__Try it__: Your copy runs from the line containing "body_size: 365" through the last line of the listing, both included. Restate those lines word for word and leave out pictures.
::: Extracted records :::
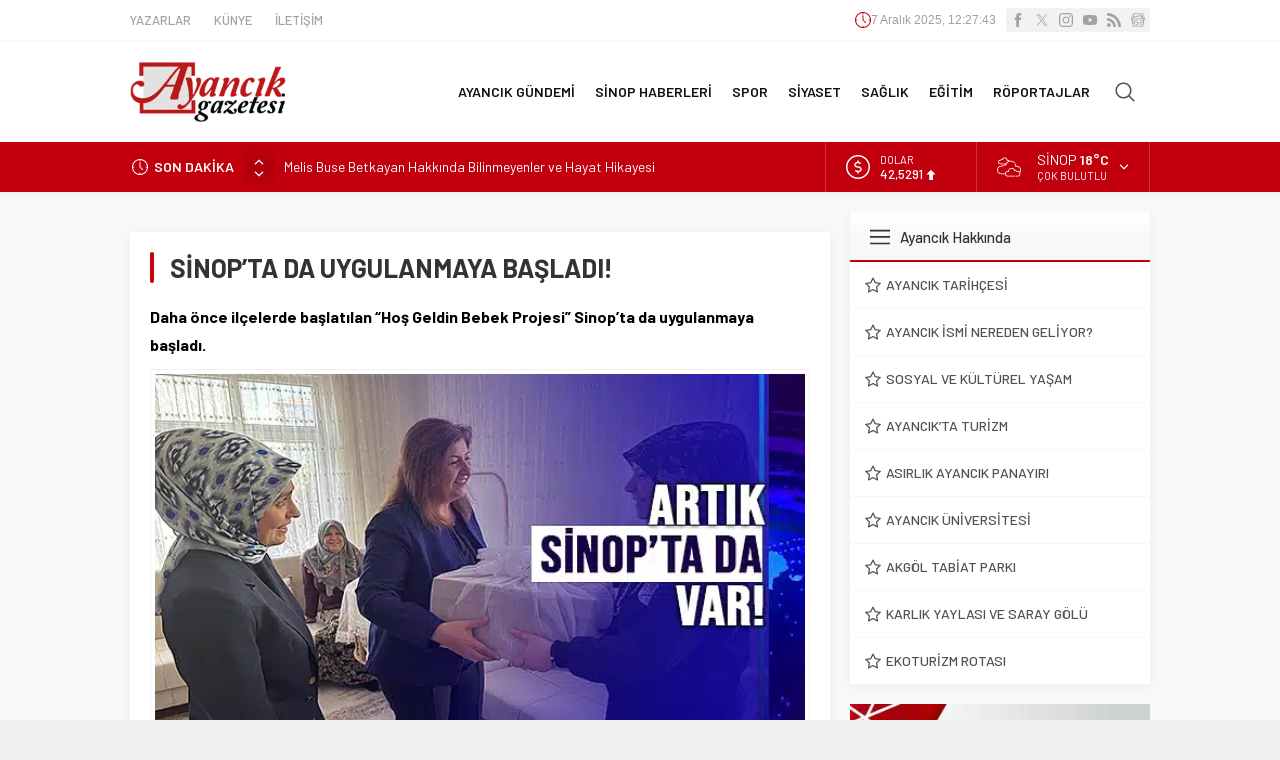

--- FILE ---
content_type: text/html; charset=UTF-8
request_url: https://www.ayancikgazetesi.com/wp-admin/admin-ajax.php
body_size: -487
content:
{"time":1765110462000}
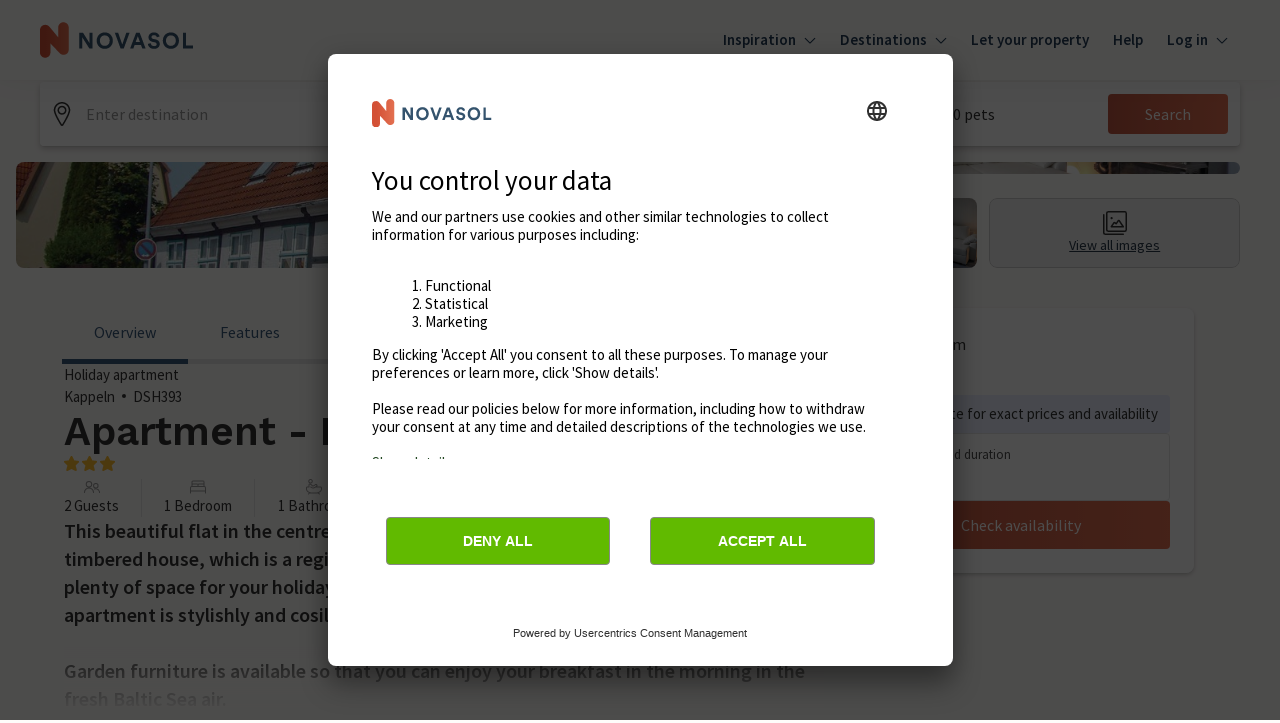

--- FILE ---
content_type: text/javascript
request_url: https://static.age.awaze.com/property-detail-mfe/83cf0f5/_next/static/chunks/webpack-c1226c0e3382f35f.js
body_size: 2706
content:
!function(){"use strict";var e,t,r,n,a,c,o,f,i,u,d,l,s={},b={};function p(e){var t=b[e];if(void 0!==t)return t.exports;var r=b[e]={exports:{}},n=!0;try{s[e].call(r.exports,r,r.exports,p),n=!1}finally{n&&delete b[e]}return r.exports}p.m=s,e=[],p.O=function(t,r,n,a){if(r){a=a||0;for(var c=e.length;c>0&&e[c-1][2]>a;c--)e[c]=e[c-1];e[c]=[r,n,a];return}for(var o=1/0,c=0;c<e.length;c++){for(var r=e[c][0],n=e[c][1],a=e[c][2],f=!0,i=0;i<r.length;i++)o>=a&&Object.keys(p.O).every(function(e){return p.O[e](r[i])})?r.splice(i--,1):(f=!1,a<o&&(o=a));if(f){e.splice(c--,1);var u=n();void 0!==u&&(t=u)}}return t},p.n=function(e){var t=e&&e.__esModule?function(){return e.default}:function(){return e};return p.d(t,{a:t}),t},r=Object.getPrototypeOf?function(e){return Object.getPrototypeOf(e)}:function(e){return e.__proto__},p.t=function(e,n){if(1&n&&(e=this(e)),8&n||"object"==typeof e&&e&&(4&n&&e.__esModule||16&n&&"function"==typeof e.then))return e;var a=Object.create(null);p.r(a);var c={};t=t||[null,r({}),r([]),r(r)];for(var o=2&n&&e;"object"==typeof o&&!~t.indexOf(o);o=r(o))Object.getOwnPropertyNames(o).forEach(function(t){c[t]=function(){return e[t]}});return c.default=function(){return e},p.d(a,c),a},p.d=function(e,t){for(var r in t)p.o(t,r)&&!p.o(e,r)&&Object.defineProperty(e,r,{enumerable:!0,get:t[r]})},p.f={},p.e=function(e){return Promise.all(Object.keys(p.f).reduce(function(t,r){return p.f[r](e,t),t},[]))},p.u=function(e){return 952===e?"static/chunks/952-165a0256b0f75f68.js":"static/chunks/"+(({11:"reactPlayerFilePlayer",55:"reactPlayerWistia",121:"reactPlayerFacebook",125:"reactPlayerSoundCloud",216:"reactPlayerTwitch",258:"reactPlayerMux",261:"reactPlayerKaltura",439:"reactPlayerYouTube",546:"reactPlayerStreamable",596:"reactPlayerDailyMotion",664:"reactPlayerPreview",667:"reactPlayerMixcloud",743:"reactPlayerVimeo",965:"reactPlayerVidyard"})[e]||e)+"."+({8:"77a5a7c4eaec3034",11:"cfb85e60b5e45a9c",55:"0993dd737b13eb4e",121:"7115a2b6bbbb1e34",125:"fc1fe66319068d23",138:"f4840c088ae97b23",146:"a3f247af83b452b3",159:"1b334ecf65818b0a",216:"00aba8172461b212",240:"ba5e17ba39c57535",258:"ad691971af066a56",261:"55fed030a2c0cf73",310:"3c8579782d7bdc81",439:"e10d389f463dfa75",515:"be218f8a5755e453",545:"4f80b9f131177567",546:"6cba1b2d11b15200",560:"e7e0df48ef73b2ce",576:"07453cc438e8ccee",596:"3269284300371321",638:"d035a386b677db69",664:"fe41231ecf7f8f8f",667:"8c85ed5831b1525d",692:"1387216c505b0a3d",743:"4a91f6b393bb679a",788:"b7dd049e5a4bf7a3",839:"e08eb9cce8cd0710",940:"54b968fc493432eb",965:"564a8d5643176c45",995:"f3f0712388e61dbc"})[e]+".js"},p.miniCssF=function(e){return"static/css/"+({138:"ef46db3751d8e999",146:"46eb4dc58071b67c",240:"ef46db3751d8e999",371:"f4d76e4ca28e9c15",545:"5a0d843839a98ded",576:"45d4f6442d75f756",801:"f137b6222dab8702",839:"5e2652503c0b6322",888:"6dbb6f362f651dcd",940:"23a81e2004653821",995:"9bc1ffd3896e0178"})[e]+".css"},p.g=function(){if("object"==typeof globalThis)return globalThis;try{return this||Function("return this")()}catch(e){if("object"==typeof window)return window}}(),p.o=function(e,t){return Object.prototype.hasOwnProperty.call(e,t)},n={},a="_N_E:",p.l=function(e,t,r,c){if(n[e]){n[e].push(t);return}if(void 0!==r)for(var o,f,i=document.getElementsByTagName("script"),u=0;u<i.length;u++){var d=i[u];if(d.getAttribute("src")==e||d.getAttribute("data-webpack")==a+r){o=d;break}}o||(f=!0,(o=document.createElement("script")).charset="utf-8",o.timeout=120,p.nc&&o.setAttribute("nonce",p.nc),o.setAttribute("data-webpack",a+r),o.src=p.tu(e)),n[e]=[t];var l=function(t,r){o.onerror=o.onload=null,clearTimeout(s);var a=n[e];if(delete n[e],o.parentNode&&o.parentNode.removeChild(o),a&&a.forEach(function(e){return e(r)}),t)return t(r)},s=setTimeout(l.bind(null,void 0,{type:"timeout",target:o}),12e4);o.onerror=l.bind(null,o.onerror),o.onload=l.bind(null,o.onload),f&&document.head.appendChild(o)},p.r=function(e){"undefined"!=typeof Symbol&&Symbol.toStringTag&&Object.defineProperty(e,Symbol.toStringTag,{value:"Module"}),Object.defineProperty(e,"__esModule",{value:!0})},p.tt=function(){return void 0===c&&(c={createScriptURL:function(e){return e}},"undefined"!=typeof trustedTypes&&trustedTypes.createPolicy&&(c=trustedTypes.createPolicy("nextjs#bundler",c))),c},p.tu=function(e){return p.tt().createScriptURL(e)},p.p="https://static.age.awaze.com/property-detail-mfe/83cf0f5/_next/",o=function(e,t,r,n){var a=document.createElement("link");return a.rel="stylesheet",a.type="text/css",a.onerror=a.onload=function(c){if(a.onerror=a.onload=null,"load"===c.type)r();else{var o=c&&("load"===c.type?"missing":c.type),f=c&&c.target&&c.target.href||t,i=Error("Loading CSS chunk "+e+" failed.\n("+f+")");i.code="CSS_CHUNK_LOAD_FAILED",i.type=o,i.request=f,a.parentNode.removeChild(a),n(i)}},a.href=t,document.head.appendChild(a),a},f=function(e,t){for(var r=document.getElementsByTagName("link"),n=0;n<r.length;n++){var a=r[n],c=a.getAttribute("data-href")||a.getAttribute("href");if("stylesheet"===a.rel&&(c===e||c===t))return a}for(var o=document.getElementsByTagName("style"),n=0;n<o.length;n++){var a=o[n],c=a.getAttribute("data-href");if(c===e||c===t)return a}},i={272:0},p.f.miniCss=function(e,t){i[e]?t.push(i[e]):0!==i[e]&&({138:1,146:1,240:1,545:1,576:1,839:1,940:1,995:1})[e]&&t.push(i[e]=new Promise(function(t,r){var n=p.miniCssF(e),a=p.p+n;if(f(n,a))return t();o(e,a,t,r)}).then(function(){i[e]=0},function(t){throw delete i[e],t}))},u={272:0},p.f.j=function(e,t){var r=p.o(u,e)?u[e]:void 0;if(0!==r){if(r)t.push(r[2]);else if(/^(138|240|272)$/.test(e))u[e]=0;else{var n=new Promise(function(t,n){r=u[e]=[t,n]});t.push(r[2]=n);var a=p.p+p.u(e),c=Error();p.l(a,function(t){if(p.o(u,e)&&(0!==(r=u[e])&&(u[e]=void 0),r)){var n=t&&("load"===t.type?"missing":t.type),a=t&&t.target&&t.target.src;c.message="Loading chunk "+e+" failed.\n("+n+": "+a+")",c.name="ChunkLoadError",c.type=n,c.request=a,r[1](c)}},"chunk-"+e,e)}}},p.O.j=function(e){return 0===u[e]},d=function(e,t){var r,n,a=t[0],c=t[1],o=t[2],f=0;if(a.some(function(e){return 0!==u[e]})){for(r in c)p.o(c,r)&&(p.m[r]=c[r]);if(o)var i=o(p)}for(e&&e(t);f<a.length;f++)n=a[f],p.o(u,n)&&u[n]&&u[n][0](),u[n]=0;return p.O(i)},(l=self.webpackChunk_N_E=self.webpackChunk_N_E||[]).forEach(d.bind(null,0)),l.push=d.bind(null,l.push.bind(l)),p.nc=void 0}();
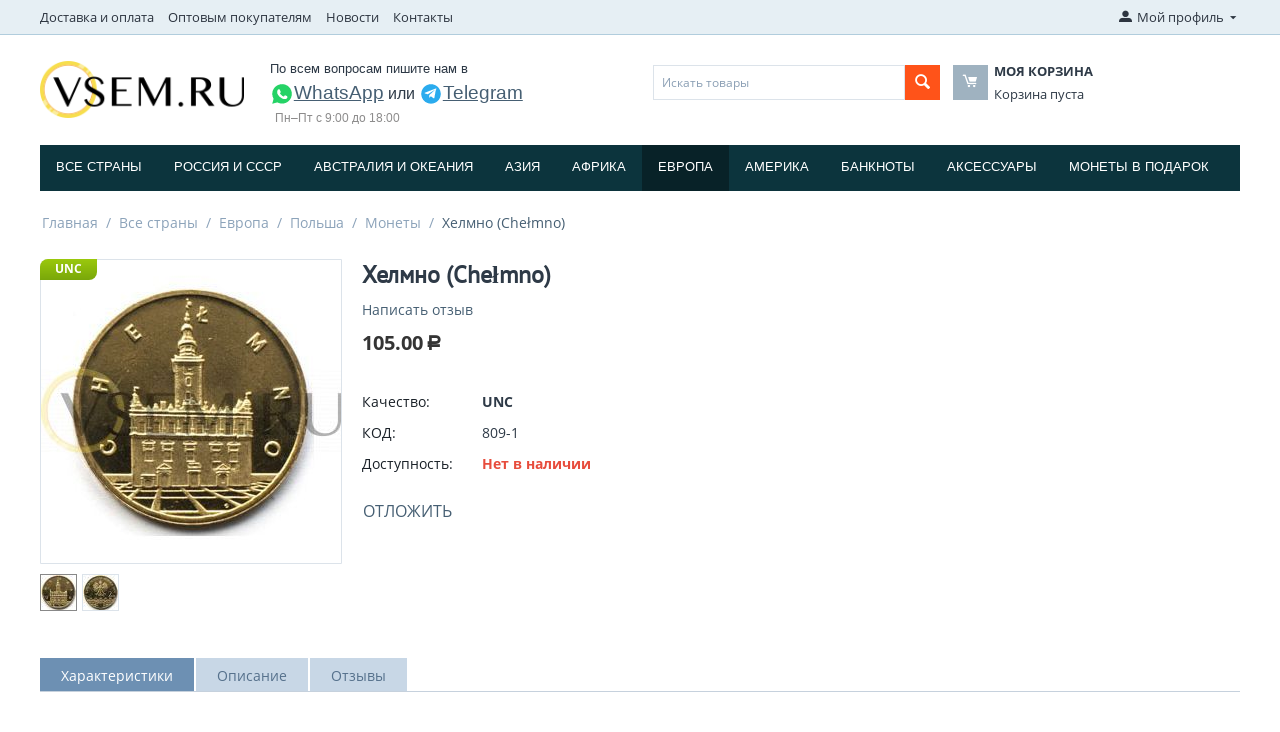

--- FILE ---
content_type: image/svg+xml
request_url: https://vsem.ru/design/themes/responsive/media/images/social/telegram.svg
body_size: 365
content:
<svg xmlns="http://www.w3.org/2000/svg" viewBox="0 0 32 32">
  <path fill="#2AABEE" d="M16 2.9c-7.2 0-13 5.8-13 13s5.8 13 13 13 13-5.8 13-13-5.8-13-13-13z"></path>
  <path fill="#fff" d="M22.6 9.7L20.5 21c-.2.8-.6 1-1.2.6l-3.4-2.5-1.6 1.6c-.2.2-.4.4-.8.4l.2-3.7 6.8-6.1c.3-.2-.1-.4-.4-.2l-8.4 5.3-3.6-1.1c-.8-.2-.8-.8.2-1.2l14-5.4c.7-.2 1.2.2 1 .9z"></path>
</svg>


--- FILE ---
content_type: text/plain
request_url: https://www.google-analytics.com/j/collect?v=1&_v=j102&a=1966937394&t=pageview&_s=1&dl=https%3A%2F%2Fvsem.ru%2Fvse-strany%2Feuropa%2Fpolsha-ru%2Fpolsha%2Fhelmno-chemno%2F&dp=%2Fvse-strany%2Feuropa%2Fpolsha-ru%2Fpolsha%2Fhelmno-chemno%2F&ul=en-us%40posix&dt=%D0%A5%D0%B5%D0%BB%D0%BC%D0%BD%D0%BE%20(Che%C5%82mno)%20%D0%B0%D1%80%D1%82%D0%B8%D0%BA%D1%83%D0%BB%20809-1&sr=1280x720&vp=1280x720&_u=IEBAAEABAAAAACAAI~&jid=95117188&gjid=114420717&cid=1426543975.1769403465&tid=UA-119882109-1&_gid=960818033.1769403465&_r=1&_slc=1&z=2100899276
body_size: -448
content:
2,cG-M2LDQ8B91V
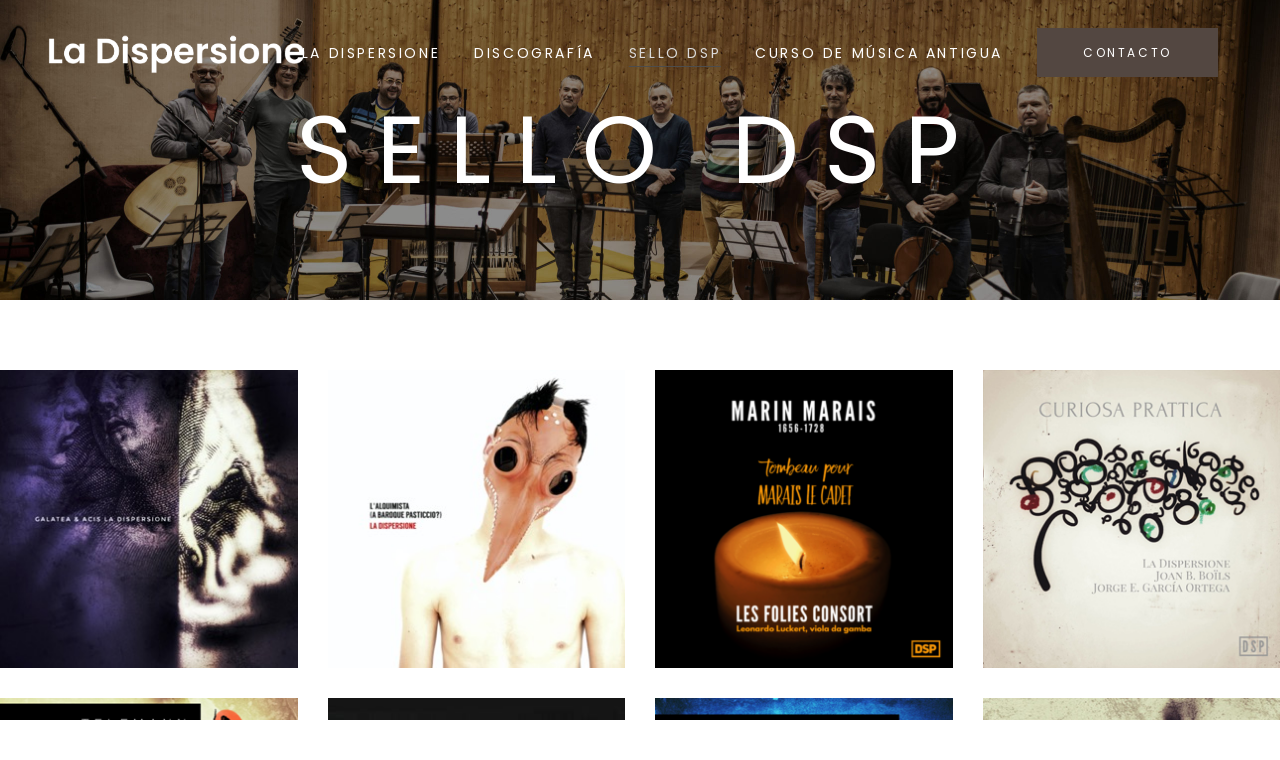

--- FILE ---
content_type: text/css
request_url: https://www.ladispersione.com/wp-content/themes/bridge/css/custom_css.css?ver=1626100158
body_size: -153
content:


nav.main_menu ul li a span.underline_dash{
    bottom: -3px;
}

@media only screen and (max-width: 768px){
    .qbutton{
        padding: 0 45px;
    }
}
:::
__Result of this task__:
body_size: 365
content:
<svg xmlns="http://www.w3.org/2000/svg" viewBox="0 0 32 32">
  <path fill="#2AABEE" d="M16 2.9c-7.2 0-13 5.8-13 13s5.8 13 13 13 13-5.8 13-13-5.8-13-13-13z"></path>
  <path fill="#fff" d="M22.6 9.7L20.5 21c-.2.8-.6 1-1.2.6l-3.4-2.5-1.6 1.6c-.2.2-.4.4-.8.4l.2-3.7 6.8-6.1c.3-.2-.1-.4-.4-.2l-8.4 5.3-3.6-1.1c-.8-.2-.8-.8.2-1.2l14-5.4c.7-.2 1.2.2 1 .9z"></path>
</svg>


--- FILE ---
content_type: text/plain
request_url: https://www.google-analytics.com/j/collect?v=1&_v=j102&a=1966937394&t=pageview&_s=1&dl=https%3A%2F%2Fvsem.ru%2Fvse-strany%2Feuropa%2Fpolsha-ru%2Fpolsha%2Fhelmno-chemno%2F&dp=%2Fvse-strany%2Feuropa%2Fpolsha-ru%2Fpolsha%2Fhelmno-chemno%2F&ul=en-us%40posix&dt=%D0%A5%D0%B5%D0%BB%D0%BC%D0%BD%D0%BE%20(Che%C5%82mno)%20%D0%B0%D1%80%D1%82%D0%B8%D0%BA%D1%83%D0%BB%20809-1&sr=1280x720&vp=1280x720&_u=IEBAAEABAAAAACAAI~&jid=95117188&gjid=114420717&cid=1426543975.1769403465&tid=UA-119882109-1&_gid=960818033.1769403465&_r=1&_slc=1&z=2100899276
body_size: -448
content:
2,cG-M2LDQ8B91V

--- FILE ---
content_type: text/css
request_url: https://www.ladispersione.com/wp-content/themes/bridge/css/custom_css.css?ver=1626100158
body_size: -153
content:


nav.main_menu ul li a span.underline_dash{
    bottom: -3px;
}

@media only screen and (max-width: 768px){
    .qbutton{
        padding: 0 45px;
    }
}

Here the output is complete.